§ **Selected extract**
──────

Ink studies the focus of new worldwide online tattoo foundation

By Jean Lotus Staff Reporter
Anna Felicity Friedman, Founder of Center for Tattoo History and Culture. (Photo courtesy of the Center for Tattoo History and Culture)

Anna Felicity Friedman, Founder of Center for Tattoo History and Culture. (Photo courtesy of the Center for Tattoo History and Culture)

Tattoo scholars from Europe, the U.K., the U.S. and New Zealand are joining together to create an international virtual tattoo library and research center based in Cook County.

“It will be an online hub for tattoo education and outreach,” said Anna Felicity Friedman, a University of Chicago Ph.D. and author of the World Atlas of Tattoo, published by Yale University Press.

It turns out, the contemporary age of Instagram is a perfect way to celebrate an ancient practice that extends back in time 5,000 years. The Internet is perfect for documenting and sharing a deeply personal form of artwork that constantly moves about and is often hidden away under clothing.

──────

§ **Material supplied**

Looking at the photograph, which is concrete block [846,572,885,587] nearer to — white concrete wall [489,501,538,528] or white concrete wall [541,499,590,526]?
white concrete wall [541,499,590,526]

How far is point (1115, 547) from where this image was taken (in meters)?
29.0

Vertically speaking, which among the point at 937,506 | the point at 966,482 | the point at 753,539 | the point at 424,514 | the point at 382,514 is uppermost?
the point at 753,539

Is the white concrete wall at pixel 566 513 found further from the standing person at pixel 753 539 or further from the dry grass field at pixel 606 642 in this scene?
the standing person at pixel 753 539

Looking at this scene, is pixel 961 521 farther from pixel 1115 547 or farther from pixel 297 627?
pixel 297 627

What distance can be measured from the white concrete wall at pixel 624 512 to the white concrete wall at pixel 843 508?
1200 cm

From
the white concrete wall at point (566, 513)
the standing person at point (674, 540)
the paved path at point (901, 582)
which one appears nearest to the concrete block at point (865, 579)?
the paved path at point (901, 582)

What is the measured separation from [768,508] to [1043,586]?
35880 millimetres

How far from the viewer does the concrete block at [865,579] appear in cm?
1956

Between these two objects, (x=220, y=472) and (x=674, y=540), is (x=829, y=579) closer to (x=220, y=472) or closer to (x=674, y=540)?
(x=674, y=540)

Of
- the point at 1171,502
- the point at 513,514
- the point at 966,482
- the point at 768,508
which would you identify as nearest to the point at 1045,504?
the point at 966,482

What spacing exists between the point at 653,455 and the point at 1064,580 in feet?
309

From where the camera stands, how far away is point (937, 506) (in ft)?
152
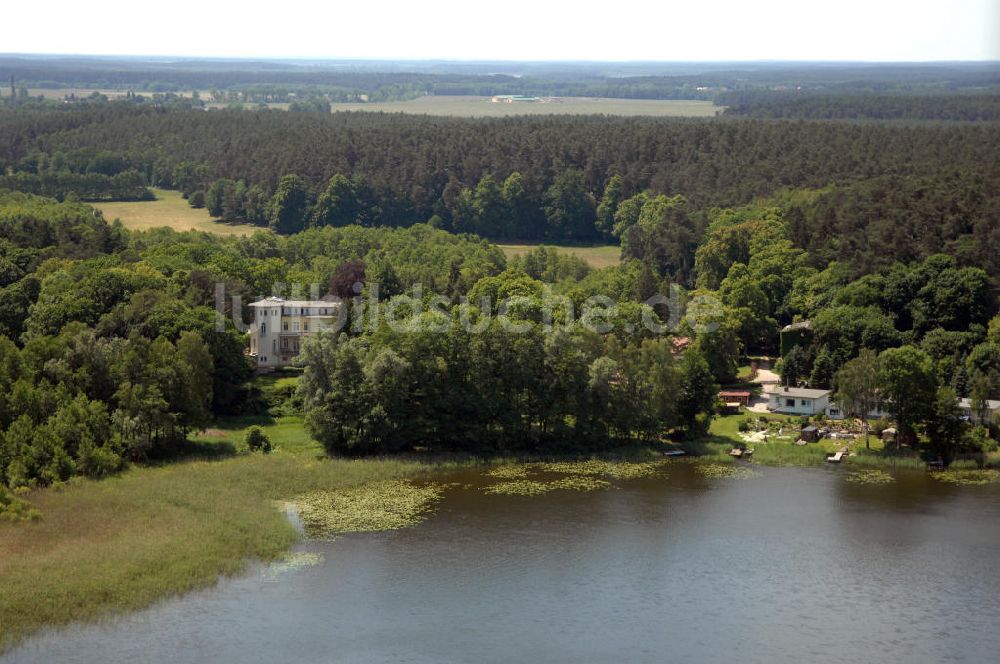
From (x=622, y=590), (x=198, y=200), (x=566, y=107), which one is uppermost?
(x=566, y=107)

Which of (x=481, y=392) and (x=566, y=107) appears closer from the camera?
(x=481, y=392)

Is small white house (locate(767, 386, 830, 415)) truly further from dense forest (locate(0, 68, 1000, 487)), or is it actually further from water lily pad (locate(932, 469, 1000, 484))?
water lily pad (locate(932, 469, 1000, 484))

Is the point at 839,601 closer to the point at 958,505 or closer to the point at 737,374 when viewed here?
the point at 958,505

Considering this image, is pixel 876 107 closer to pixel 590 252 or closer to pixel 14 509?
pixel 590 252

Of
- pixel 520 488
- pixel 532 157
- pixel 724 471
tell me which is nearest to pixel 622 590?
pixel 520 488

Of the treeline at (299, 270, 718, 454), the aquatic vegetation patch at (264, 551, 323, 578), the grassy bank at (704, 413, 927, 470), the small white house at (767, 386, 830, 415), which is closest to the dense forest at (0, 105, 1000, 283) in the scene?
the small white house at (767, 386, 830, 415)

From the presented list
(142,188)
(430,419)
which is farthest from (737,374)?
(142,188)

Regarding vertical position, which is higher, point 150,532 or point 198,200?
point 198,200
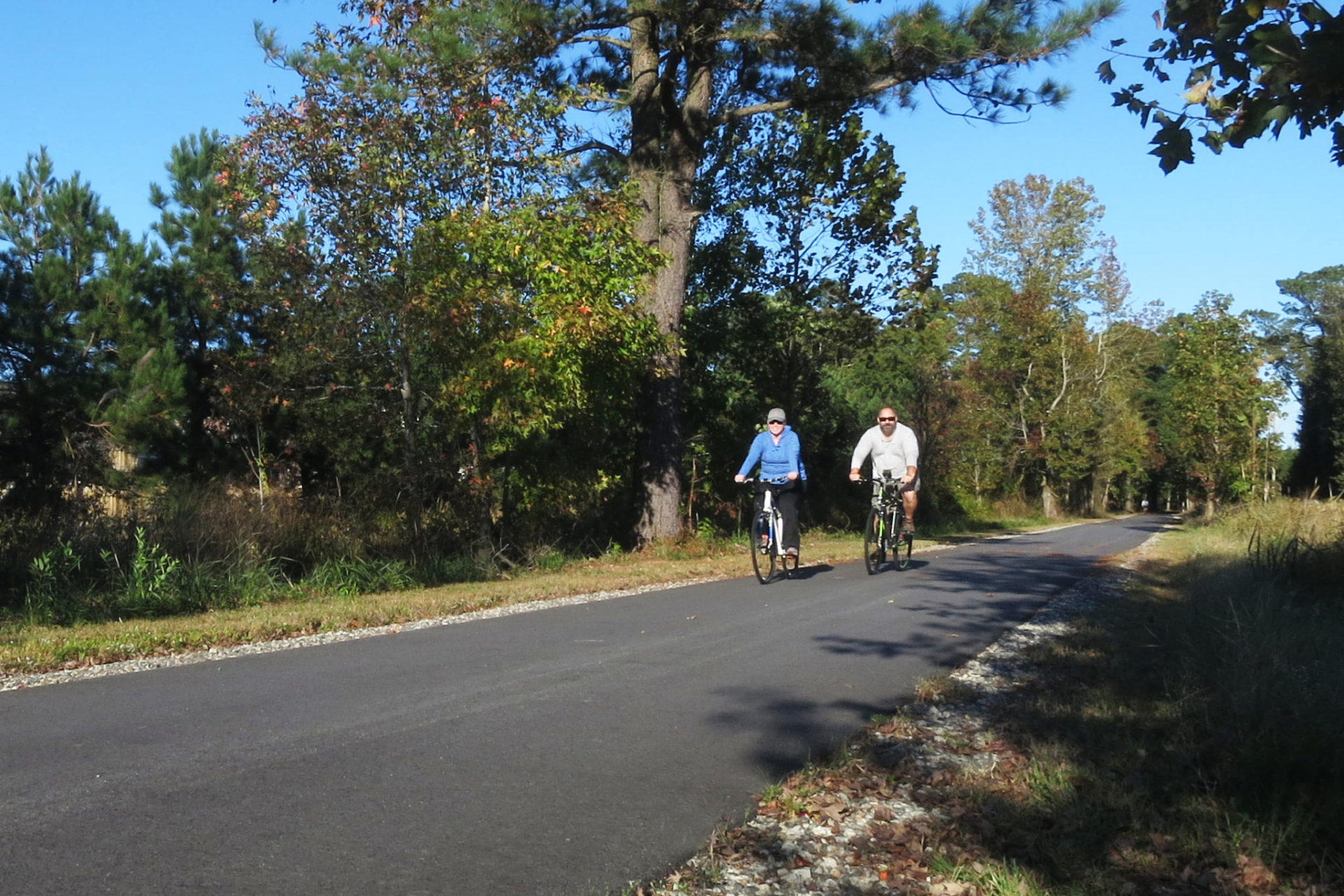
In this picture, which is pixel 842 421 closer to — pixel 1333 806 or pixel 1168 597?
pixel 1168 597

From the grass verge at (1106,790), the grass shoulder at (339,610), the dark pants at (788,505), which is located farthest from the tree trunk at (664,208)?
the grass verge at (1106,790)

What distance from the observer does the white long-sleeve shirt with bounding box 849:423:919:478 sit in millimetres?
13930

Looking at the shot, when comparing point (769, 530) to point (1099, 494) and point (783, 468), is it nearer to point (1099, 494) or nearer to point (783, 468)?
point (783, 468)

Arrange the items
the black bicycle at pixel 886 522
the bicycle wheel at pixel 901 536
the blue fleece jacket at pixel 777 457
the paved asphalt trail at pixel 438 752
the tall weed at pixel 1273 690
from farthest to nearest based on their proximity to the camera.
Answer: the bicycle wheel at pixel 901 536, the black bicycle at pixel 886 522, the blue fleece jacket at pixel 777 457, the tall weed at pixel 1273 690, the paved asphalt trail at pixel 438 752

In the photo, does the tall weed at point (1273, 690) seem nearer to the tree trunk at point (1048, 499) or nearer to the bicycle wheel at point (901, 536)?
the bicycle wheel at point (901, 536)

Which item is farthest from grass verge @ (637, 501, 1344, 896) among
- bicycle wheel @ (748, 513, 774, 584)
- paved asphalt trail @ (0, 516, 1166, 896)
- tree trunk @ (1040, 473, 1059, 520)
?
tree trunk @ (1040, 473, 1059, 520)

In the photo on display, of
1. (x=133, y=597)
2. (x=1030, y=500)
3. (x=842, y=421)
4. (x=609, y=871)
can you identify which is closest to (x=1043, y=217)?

──────

Reproduce the article about the online tattoo research center word for word, from its headline to its final sentence.

§ **Response to this exercise**
Ink studies the focus of new worldwide online tattoo foundation

By Jean Lotus Staff Reporter
Anna Felicity Friedman, Founder of Center for Tattoo History and Culture. (Photo courtesy of the Center for Tattoo History and Culture)

Anna Felicity Friedman, Founder of Center for Tattoo History and Culture. (Photo courtesy of the Center for Tattoo History and Culture)

Tattoo scholars from Europe, the U.K., the U.S. and New Zealand are joining together to create an international virtual tattoo library and research center based in Cook County.

“It will be an online hub for tattoo education and outreach,” said Anna Felicity Friedman, a University of Chicago Ph.D. and author of the World Atlas of Tattoo, published by Yale University Press.

It turns out, the contemporary age of Instagram is a perfect way to celebrate an ancient practice that extends back in time 5,000 years. The Internet is perfect for documenting and sharing a deeply personal form of artwork that constantly moves about and is often hidden away under clothing.